Spatial reasoning dataset excerpts
┌──

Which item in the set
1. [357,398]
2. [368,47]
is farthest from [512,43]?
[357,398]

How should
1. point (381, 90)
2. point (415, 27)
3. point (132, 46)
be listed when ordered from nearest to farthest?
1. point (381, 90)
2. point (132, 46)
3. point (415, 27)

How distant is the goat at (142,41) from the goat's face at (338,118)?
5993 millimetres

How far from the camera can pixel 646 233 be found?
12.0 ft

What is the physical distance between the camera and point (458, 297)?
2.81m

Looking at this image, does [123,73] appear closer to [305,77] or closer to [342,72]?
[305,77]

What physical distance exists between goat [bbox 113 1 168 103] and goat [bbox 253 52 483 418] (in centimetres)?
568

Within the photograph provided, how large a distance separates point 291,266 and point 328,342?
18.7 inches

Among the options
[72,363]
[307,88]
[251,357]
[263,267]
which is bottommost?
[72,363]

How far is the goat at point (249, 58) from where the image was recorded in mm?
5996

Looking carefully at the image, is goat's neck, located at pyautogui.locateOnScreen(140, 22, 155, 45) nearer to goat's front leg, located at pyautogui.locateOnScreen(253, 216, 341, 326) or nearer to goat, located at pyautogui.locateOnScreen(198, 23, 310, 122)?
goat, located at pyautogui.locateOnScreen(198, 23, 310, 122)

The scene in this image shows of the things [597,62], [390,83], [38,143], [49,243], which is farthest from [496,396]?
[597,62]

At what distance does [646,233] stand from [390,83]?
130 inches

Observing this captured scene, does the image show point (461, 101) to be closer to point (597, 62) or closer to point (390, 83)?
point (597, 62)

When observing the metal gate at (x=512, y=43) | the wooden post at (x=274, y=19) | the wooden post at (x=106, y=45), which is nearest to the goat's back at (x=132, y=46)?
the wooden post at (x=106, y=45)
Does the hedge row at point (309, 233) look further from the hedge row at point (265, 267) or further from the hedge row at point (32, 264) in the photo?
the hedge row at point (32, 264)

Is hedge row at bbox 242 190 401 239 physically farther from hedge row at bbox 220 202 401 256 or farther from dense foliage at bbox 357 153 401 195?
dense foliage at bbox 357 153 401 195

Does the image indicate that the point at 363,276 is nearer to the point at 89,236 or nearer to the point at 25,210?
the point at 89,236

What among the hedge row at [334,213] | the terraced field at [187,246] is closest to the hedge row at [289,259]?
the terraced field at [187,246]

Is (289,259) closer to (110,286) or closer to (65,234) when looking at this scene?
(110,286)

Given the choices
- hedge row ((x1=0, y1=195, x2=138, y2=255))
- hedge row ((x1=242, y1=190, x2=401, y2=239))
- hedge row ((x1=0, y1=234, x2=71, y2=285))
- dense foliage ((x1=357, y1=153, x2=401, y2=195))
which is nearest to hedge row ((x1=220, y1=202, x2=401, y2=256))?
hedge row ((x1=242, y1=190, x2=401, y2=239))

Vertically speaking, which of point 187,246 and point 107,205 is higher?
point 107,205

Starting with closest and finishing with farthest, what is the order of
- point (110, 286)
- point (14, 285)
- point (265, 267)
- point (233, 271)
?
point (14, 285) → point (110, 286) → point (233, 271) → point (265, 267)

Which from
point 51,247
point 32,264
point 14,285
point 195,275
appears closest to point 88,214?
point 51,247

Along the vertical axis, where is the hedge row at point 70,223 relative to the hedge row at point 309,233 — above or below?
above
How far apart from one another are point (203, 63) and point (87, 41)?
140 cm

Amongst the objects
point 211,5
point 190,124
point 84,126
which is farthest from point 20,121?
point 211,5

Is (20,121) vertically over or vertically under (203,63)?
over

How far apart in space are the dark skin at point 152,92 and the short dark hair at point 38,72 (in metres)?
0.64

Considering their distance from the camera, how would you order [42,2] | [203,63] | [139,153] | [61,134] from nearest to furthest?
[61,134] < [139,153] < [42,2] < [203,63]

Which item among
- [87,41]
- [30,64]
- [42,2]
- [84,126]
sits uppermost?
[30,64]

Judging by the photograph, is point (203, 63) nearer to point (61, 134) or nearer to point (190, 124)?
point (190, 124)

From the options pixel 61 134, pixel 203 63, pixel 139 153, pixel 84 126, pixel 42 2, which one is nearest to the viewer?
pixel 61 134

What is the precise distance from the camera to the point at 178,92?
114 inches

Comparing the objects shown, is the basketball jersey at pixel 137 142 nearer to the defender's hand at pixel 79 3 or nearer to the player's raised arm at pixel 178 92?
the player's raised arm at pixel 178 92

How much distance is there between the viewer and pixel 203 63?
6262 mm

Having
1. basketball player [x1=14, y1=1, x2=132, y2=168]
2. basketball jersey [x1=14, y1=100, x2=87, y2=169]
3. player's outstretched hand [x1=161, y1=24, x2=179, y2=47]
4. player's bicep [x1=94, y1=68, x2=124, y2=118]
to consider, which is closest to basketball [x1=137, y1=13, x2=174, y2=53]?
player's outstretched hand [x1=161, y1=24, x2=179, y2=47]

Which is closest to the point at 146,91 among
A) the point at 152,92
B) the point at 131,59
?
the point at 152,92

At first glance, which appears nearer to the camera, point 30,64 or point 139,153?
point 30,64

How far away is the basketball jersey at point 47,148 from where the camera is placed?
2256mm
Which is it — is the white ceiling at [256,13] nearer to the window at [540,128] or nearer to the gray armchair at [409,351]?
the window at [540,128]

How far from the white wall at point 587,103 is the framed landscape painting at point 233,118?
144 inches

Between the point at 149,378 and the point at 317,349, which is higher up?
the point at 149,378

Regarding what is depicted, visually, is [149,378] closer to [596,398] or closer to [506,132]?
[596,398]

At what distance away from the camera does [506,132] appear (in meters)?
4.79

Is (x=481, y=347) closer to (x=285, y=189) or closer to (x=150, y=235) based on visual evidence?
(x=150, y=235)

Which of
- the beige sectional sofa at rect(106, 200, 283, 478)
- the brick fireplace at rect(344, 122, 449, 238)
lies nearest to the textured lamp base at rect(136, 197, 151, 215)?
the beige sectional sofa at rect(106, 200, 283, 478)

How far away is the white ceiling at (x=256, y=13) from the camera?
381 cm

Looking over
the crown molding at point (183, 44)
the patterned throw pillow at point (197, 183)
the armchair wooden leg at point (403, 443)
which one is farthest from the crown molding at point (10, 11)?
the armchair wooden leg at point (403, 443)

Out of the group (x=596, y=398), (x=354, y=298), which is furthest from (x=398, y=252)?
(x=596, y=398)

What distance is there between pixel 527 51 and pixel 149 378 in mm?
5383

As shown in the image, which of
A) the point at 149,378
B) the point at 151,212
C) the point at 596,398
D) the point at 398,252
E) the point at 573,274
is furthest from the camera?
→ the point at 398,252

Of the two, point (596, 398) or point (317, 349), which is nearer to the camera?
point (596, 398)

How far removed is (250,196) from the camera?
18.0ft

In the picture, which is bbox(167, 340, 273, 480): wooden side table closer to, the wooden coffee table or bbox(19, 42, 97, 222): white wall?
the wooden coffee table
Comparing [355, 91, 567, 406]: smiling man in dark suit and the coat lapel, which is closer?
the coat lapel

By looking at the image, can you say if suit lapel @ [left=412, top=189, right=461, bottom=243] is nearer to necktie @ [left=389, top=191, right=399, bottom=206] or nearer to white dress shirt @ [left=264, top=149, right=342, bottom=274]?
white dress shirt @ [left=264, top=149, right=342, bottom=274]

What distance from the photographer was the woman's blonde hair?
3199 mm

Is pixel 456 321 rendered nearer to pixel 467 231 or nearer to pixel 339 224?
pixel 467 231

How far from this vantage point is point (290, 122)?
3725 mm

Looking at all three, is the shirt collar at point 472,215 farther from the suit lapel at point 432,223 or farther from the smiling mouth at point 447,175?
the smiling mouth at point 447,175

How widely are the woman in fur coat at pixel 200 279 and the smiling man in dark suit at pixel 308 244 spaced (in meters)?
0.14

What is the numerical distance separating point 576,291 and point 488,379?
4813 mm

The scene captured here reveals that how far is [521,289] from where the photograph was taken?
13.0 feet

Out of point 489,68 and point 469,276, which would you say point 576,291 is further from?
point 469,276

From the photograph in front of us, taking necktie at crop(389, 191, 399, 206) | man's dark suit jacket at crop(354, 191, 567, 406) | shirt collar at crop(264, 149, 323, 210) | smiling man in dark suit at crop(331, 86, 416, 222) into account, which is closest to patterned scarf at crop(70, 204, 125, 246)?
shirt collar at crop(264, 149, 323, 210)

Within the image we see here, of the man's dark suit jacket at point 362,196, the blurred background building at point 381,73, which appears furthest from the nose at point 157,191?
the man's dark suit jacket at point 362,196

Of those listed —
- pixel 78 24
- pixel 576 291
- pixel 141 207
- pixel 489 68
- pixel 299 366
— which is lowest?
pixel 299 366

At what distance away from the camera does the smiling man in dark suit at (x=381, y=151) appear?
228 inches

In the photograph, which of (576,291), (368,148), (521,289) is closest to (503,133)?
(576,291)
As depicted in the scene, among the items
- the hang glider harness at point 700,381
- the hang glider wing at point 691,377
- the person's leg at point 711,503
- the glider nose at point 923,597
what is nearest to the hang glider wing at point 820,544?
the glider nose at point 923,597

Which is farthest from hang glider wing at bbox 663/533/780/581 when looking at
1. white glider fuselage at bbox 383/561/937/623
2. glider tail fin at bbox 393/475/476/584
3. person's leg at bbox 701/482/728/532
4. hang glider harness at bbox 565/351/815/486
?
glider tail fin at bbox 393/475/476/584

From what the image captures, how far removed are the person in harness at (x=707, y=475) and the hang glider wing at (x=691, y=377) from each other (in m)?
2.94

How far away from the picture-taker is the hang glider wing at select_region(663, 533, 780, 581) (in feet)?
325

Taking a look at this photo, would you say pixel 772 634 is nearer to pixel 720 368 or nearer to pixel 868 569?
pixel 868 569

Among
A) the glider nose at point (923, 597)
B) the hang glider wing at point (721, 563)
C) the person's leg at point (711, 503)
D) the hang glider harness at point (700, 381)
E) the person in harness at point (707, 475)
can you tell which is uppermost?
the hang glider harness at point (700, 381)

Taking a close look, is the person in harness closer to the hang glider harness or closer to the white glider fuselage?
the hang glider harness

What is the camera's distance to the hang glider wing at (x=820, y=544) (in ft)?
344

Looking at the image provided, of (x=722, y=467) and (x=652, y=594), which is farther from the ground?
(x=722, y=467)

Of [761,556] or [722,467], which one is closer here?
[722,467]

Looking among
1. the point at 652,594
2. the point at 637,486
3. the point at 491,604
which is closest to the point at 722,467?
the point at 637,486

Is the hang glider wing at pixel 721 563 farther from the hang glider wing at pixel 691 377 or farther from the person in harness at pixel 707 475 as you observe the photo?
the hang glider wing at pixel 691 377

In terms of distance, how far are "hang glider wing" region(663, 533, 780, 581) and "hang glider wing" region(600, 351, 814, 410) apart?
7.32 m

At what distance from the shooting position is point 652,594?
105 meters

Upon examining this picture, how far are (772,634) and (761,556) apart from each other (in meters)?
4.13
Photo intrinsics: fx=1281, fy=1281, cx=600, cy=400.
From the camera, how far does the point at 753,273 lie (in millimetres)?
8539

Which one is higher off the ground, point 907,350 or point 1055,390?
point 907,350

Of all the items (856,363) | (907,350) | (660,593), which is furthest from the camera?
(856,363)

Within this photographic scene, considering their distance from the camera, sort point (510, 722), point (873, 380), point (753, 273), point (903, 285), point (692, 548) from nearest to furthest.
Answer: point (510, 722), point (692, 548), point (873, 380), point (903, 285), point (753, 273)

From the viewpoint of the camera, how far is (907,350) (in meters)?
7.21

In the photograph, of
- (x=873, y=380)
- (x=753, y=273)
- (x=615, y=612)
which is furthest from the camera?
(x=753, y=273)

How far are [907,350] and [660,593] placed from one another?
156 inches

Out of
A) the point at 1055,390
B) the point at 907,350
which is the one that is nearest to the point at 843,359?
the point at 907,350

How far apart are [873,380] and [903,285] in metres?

└──

▶ [PROBLEM TO WORK ON] Format the lines above, from the first one up to and including the line containing "18.7 inches", as a JSON list of strings with one string per line, omitting blank lines.

▶ [EXPECTED OUTPUT]
[
  "Which item in the set",
  "1. [357,398]",
  "2. [368,47]",
  "is farthest from [512,43]?",
  "[357,398]",
  "How should",
  "1. point (381, 90)",
  "2. point (415, 27)",
  "3. point (132, 46)",
  "be listed when ordered from nearest to farthest?",
  "1. point (381, 90)",
  "2. point (132, 46)",
  "3. point (415, 27)",
  "How distant is the goat at (142,41) from the goat's face at (338,118)?",
  "5993 millimetres",
  "How far from the camera can pixel 646 233 be found?",
  "12.0 ft",
  "What is the physical distance between the camera and point (458, 297)?",
  "2.81m",
  "Looking at this image, does [123,73] appear closer to [305,77] or closer to [342,72]?",
  "[305,77]",
  "What physical distance exists between goat [bbox 113 1 168 103] and goat [bbox 253 52 483 418] (in centimetres)?",
  "568",
  "Within the photograph provided, how large a distance separates point 291,266 and point 328,342?",
  "18.7 inches"
]